Directions:
Could every line of the data be printed exactly as it reads?

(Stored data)

■ ■ ■

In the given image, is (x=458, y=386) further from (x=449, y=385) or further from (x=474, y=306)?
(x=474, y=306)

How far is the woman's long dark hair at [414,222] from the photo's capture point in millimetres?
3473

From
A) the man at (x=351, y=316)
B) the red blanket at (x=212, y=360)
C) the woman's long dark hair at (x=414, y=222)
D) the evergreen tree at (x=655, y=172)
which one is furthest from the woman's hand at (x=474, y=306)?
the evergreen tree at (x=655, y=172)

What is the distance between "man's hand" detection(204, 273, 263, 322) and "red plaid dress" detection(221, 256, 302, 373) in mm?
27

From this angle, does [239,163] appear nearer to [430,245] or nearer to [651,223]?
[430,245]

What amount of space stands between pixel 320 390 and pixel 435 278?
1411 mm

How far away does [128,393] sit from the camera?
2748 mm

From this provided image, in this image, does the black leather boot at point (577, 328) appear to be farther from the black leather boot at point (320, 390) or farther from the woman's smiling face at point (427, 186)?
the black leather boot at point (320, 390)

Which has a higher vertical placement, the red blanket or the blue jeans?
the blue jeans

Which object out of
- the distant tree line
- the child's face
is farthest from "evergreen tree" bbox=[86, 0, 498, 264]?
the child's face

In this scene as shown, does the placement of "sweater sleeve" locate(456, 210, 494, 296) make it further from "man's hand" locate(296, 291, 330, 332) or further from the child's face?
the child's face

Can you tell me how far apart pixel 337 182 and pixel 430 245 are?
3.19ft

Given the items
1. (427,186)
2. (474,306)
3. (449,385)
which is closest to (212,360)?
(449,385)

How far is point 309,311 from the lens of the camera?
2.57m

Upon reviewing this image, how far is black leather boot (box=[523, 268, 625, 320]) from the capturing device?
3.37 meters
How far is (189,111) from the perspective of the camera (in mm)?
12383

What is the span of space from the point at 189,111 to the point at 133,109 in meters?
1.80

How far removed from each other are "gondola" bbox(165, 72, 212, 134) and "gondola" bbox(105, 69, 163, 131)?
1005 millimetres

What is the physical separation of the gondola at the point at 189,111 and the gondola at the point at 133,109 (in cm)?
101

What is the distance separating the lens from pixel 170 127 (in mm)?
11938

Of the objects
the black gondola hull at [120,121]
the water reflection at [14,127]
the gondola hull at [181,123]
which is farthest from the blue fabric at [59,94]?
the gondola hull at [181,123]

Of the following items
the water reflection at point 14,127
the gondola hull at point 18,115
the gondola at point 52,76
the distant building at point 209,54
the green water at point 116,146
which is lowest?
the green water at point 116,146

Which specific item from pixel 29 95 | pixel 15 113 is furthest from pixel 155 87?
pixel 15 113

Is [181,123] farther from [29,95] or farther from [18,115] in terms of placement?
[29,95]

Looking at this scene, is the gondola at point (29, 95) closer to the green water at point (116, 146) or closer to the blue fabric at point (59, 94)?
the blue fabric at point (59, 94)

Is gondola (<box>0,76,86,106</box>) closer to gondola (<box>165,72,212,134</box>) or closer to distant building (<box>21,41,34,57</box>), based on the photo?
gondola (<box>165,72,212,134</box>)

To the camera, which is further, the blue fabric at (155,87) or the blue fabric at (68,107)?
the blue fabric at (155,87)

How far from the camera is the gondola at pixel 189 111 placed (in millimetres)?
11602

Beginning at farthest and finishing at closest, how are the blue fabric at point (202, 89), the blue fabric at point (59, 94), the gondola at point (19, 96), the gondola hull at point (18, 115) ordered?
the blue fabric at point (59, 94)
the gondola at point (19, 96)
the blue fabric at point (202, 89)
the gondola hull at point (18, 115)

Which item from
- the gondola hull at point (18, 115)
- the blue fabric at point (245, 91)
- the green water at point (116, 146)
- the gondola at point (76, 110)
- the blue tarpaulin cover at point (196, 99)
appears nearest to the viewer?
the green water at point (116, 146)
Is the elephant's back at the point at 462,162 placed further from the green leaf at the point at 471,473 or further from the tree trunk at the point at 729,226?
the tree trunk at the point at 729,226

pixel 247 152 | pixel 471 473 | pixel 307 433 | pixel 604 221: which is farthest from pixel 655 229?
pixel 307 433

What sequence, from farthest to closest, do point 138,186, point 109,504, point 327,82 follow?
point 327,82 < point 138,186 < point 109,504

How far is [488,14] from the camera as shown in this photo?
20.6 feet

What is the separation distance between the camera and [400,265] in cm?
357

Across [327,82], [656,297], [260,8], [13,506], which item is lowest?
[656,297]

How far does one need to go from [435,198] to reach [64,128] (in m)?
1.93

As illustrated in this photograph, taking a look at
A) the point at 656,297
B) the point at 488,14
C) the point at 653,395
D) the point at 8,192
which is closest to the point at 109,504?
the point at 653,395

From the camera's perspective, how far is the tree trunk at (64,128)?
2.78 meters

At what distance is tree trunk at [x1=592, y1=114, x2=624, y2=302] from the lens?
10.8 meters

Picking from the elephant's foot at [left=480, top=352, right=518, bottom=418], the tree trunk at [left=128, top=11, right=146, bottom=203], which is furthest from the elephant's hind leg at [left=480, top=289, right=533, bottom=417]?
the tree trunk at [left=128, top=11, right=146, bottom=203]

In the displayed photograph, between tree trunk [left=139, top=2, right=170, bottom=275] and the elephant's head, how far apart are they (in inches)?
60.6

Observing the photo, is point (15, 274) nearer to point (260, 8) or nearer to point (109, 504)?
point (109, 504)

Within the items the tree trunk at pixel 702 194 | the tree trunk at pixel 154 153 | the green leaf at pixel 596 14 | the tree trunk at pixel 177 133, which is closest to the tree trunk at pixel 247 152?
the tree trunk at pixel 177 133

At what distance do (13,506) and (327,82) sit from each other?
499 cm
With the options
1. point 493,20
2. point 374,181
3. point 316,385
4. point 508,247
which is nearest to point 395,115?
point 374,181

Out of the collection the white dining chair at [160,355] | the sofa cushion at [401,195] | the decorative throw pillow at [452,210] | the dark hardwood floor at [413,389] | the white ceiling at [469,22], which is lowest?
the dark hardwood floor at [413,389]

■ ■ ■

The answer:
In the given image, is (x=458, y=386) further from (x=449, y=385) or further from (x=474, y=306)?
(x=474, y=306)

How far is the woman's long dark hair at [414,222] from the photo's capture point in millimetres?
3473

From
A) the man at (x=351, y=316)
B) the red blanket at (x=212, y=360)
C) the woman's long dark hair at (x=414, y=222)
D) the evergreen tree at (x=655, y=172)
which one is furthest from the woman's hand at (x=474, y=306)?
the evergreen tree at (x=655, y=172)

What is the distance between "man's hand" detection(204, 273, 263, 322) and "red plaid dress" detection(221, 256, 302, 373) in mm?
27

From this angle, does [239,163] appear nearer to [430,245] or nearer to [651,223]?
[430,245]

What amount of space stands between pixel 320 390 and pixel 435 278?
1411 mm

How far away does [128,393] sit from the camera?
2748 mm

From this provided image, in this image, does the black leather boot at point (577, 328) appear to be farther from the black leather boot at point (320, 390) or farther from the woman's smiling face at point (427, 186)?
the black leather boot at point (320, 390)

Which has a higher vertical placement, the red blanket or the blue jeans?
the blue jeans

Which object out of
- the distant tree line
- the child's face
is farthest from "evergreen tree" bbox=[86, 0, 498, 264]?
the child's face

In this scene as shown, does the placement of "sweater sleeve" locate(456, 210, 494, 296) make it further from "man's hand" locate(296, 291, 330, 332) or further from the child's face?
the child's face

Can you tell me how far apart pixel 337 182 and pixel 430 245 are?
3.19ft

Given the items
1. (427,186)
2. (474,306)
3. (449,385)
which is closest to (212,360)?
(449,385)

How far is point 309,311 from the lens of the camera?
2.57m

Upon reviewing this image, how far is black leather boot (box=[523, 268, 625, 320]) from the capturing device?
3.37 meters
How far is (189,111) from the perspective of the camera (in mm)?
12383

What is the span of space from the point at 189,111 to the point at 133,109 in meters?
1.80

How far removed from each other are "gondola" bbox(165, 72, 212, 134) and "gondola" bbox(105, 69, 163, 131)?
1005 millimetres

What is the physical separation of the gondola at the point at 189,111 and the gondola at the point at 133,109 (in cm)?
101

What is the distance separating the lens from pixel 170 127 (in mm)?
11938

Of the objects
the black gondola hull at [120,121]
the water reflection at [14,127]
the gondola hull at [181,123]
which is farthest from the blue fabric at [59,94]?
the gondola hull at [181,123]

Of the following items
the water reflection at point 14,127
the gondola hull at point 18,115
the gondola at point 52,76
the distant building at point 209,54
the green water at point 116,146
which is lowest?
the green water at point 116,146

Which specific item from pixel 29 95 | pixel 15 113 is furthest from pixel 155 87?
pixel 15 113

Is [181,123] farther from [29,95] or farther from [18,115] in terms of placement?
[29,95]

Looking at this scene, is the gondola at point (29, 95) closer to the green water at point (116, 146) or closer to the blue fabric at point (59, 94)?
the blue fabric at point (59, 94)

Is gondola (<box>0,76,86,106</box>) closer to gondola (<box>165,72,212,134</box>) or closer to distant building (<box>21,41,34,57</box>), based on the photo?
gondola (<box>165,72,212,134</box>)

To the camera, which is further, the blue fabric at (155,87) or the blue fabric at (68,107)?
the blue fabric at (155,87)

How far from the camera is the gondola at pixel 189 111 placed (in millimetres)?
11602

Beginning at farthest and finishing at closest, how are the blue fabric at point (202, 89), the blue fabric at point (59, 94), the gondola at point (19, 96), the gondola hull at point (18, 115) ordered?
the blue fabric at point (59, 94)
the gondola at point (19, 96)
the blue fabric at point (202, 89)
the gondola hull at point (18, 115)

Which item from
- the gondola hull at point (18, 115)
- the blue fabric at point (245, 91)
- the green water at point (116, 146)
- the gondola at point (76, 110)
- the blue tarpaulin cover at point (196, 99)
appears nearest to the viewer?
the green water at point (116, 146)
Is the elephant's back at the point at 462,162 placed further from the green leaf at the point at 471,473 or further from the tree trunk at the point at 729,226?
the tree trunk at the point at 729,226

pixel 247 152 | pixel 471 473 | pixel 307 433 | pixel 604 221: which is farthest from pixel 655 229?
pixel 307 433

What sequence, from farthest to closest, do point 138,186, point 109,504, point 327,82 follow?
point 327,82 < point 138,186 < point 109,504

How far is [488,14] from the camera as shown in this photo?
20.6 feet

What is the separation distance between the camera and [400,265] in cm?
357

Across [327,82], [656,297], [260,8], [13,506], which item is lowest?
[656,297]

How far does one need to go from [435,198] to reach [64,128] (in m)?
1.93

As illustrated in this photograph, taking a look at
A) the point at 656,297
B) the point at 488,14
C) the point at 653,395
D) the point at 8,192
which is closest to the point at 109,504?
the point at 653,395

From the camera's perspective, how far is the tree trunk at (64,128)?
2.78 meters

At what distance is tree trunk at [x1=592, y1=114, x2=624, y2=302] from the lens?
10.8 meters

Picking from the elephant's foot at [left=480, top=352, right=518, bottom=418], the tree trunk at [left=128, top=11, right=146, bottom=203], which is furthest from the elephant's hind leg at [left=480, top=289, right=533, bottom=417]?
the tree trunk at [left=128, top=11, right=146, bottom=203]

In the displayed photograph, between tree trunk [left=139, top=2, right=170, bottom=275] and the elephant's head, how far apart are they (in inches)?
60.6

Observing the photo, is point (15, 274) nearer to point (260, 8) or nearer to point (109, 504)?
point (109, 504)

Within the items the tree trunk at pixel 702 194 | the tree trunk at pixel 154 153 | the green leaf at pixel 596 14 | the tree trunk at pixel 177 133, which is closest to the tree trunk at pixel 247 152?
the tree trunk at pixel 177 133

At what distance do (13,506) and (327,82) sit from each other?
499 cm
With the options
1. point 493,20
2. point 374,181
3. point 316,385
4. point 508,247
which is nearest to point 395,115?
point 374,181

Out of the collection the white dining chair at [160,355] | the sofa cushion at [401,195] | the decorative throw pillow at [452,210] | the dark hardwood floor at [413,389] | the white ceiling at [469,22], which is lowest?
the dark hardwood floor at [413,389]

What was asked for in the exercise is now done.